The selection of the appropriate surgical procedure does not only depend on the severity of the injury. While every effort is made to preserve organs in children and adolescents, splenectomy is more likely to be used in older people. The reason for this is, on the one hand, the lower complication rate ( post-splenectomy syndrome ) in adults and, on the other hand, the frequent accompanying diseases that increase the risk of intra- or post-operative complications in the case of lengthy maintenance attempts with high blood loss. Unfavorable anatomical conditions, such as those that exist in the case of pronounced overweight ( obesity ), can also steer the decision in the direction of a more easily performed splenectomy.

Complications

After organ-preserving therapy, there are usually no specific complications. In the early phase, unspecific surgical complications such as postoperative bleeding, wound infection or thrombosis , possibly with pulmonary embolism, are possible.

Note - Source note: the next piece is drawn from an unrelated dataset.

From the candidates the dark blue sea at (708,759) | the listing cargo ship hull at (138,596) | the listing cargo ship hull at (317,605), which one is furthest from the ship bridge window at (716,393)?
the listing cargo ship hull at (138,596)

Early postoperative complications of splenectomy are primarily respiratory complications: pneumonia , atelectasis , pleural effusions . In about 1–3% of cases, pancreatic fistulas occur as a result of undetected injuries to the pancreatic tail . After splenectomy, it can lead to increased susceptibility to infections, in 1-5% of cases, a dangerous overwhelming post-splenectomy infection , a foudroyant running sepsis come. In addition, patients after splenectomy are more prone to the occurrence of thromboembolic events due to the increasing platelet count .

literature

  • Souza-Offtermatt, Staubach and others: Intensive surgery course. Elsevier / Urban and Fischer, Munich 2004, p. 474 ff., ISBN 3-437-43490-X
  • JR Siewert, RB Brauer: Basic knowledge of surgery . 2nd Edition. Springer, Berlin - Heidelberg 2010, ISBN 3-642-12379-1 , chap. 7.17 Spleen , p. 330 ff .
  • H. Emminger, T. Kia: Exaplan: the compendium of clinical medicine . 6th edition. tape 2 . Urban & Fischer at Elsevier, Stuttgart - Berlin 2009, ISBN 3-437-42463-7 , chap. 28 spleen , p. 547 ff .

Web links

Individual evidence

  1. a b c J. R. Siewert: Chirurgie . 7th edition. Springer, Berlin - Heidelberg 2010, ISBN 3-540-30450-9 , 37 Milz , p. 760 ff .
  2. D. Reinhard: Therapy of diseases in childhood and adolescence . 8th edition. Springer, Berlin - Heidelberg 2007, ISBN 3-540-71898-2 , chap. 56.9 Splenectomy , p. 709 ( preview on google books [accessed July 27, 2011]).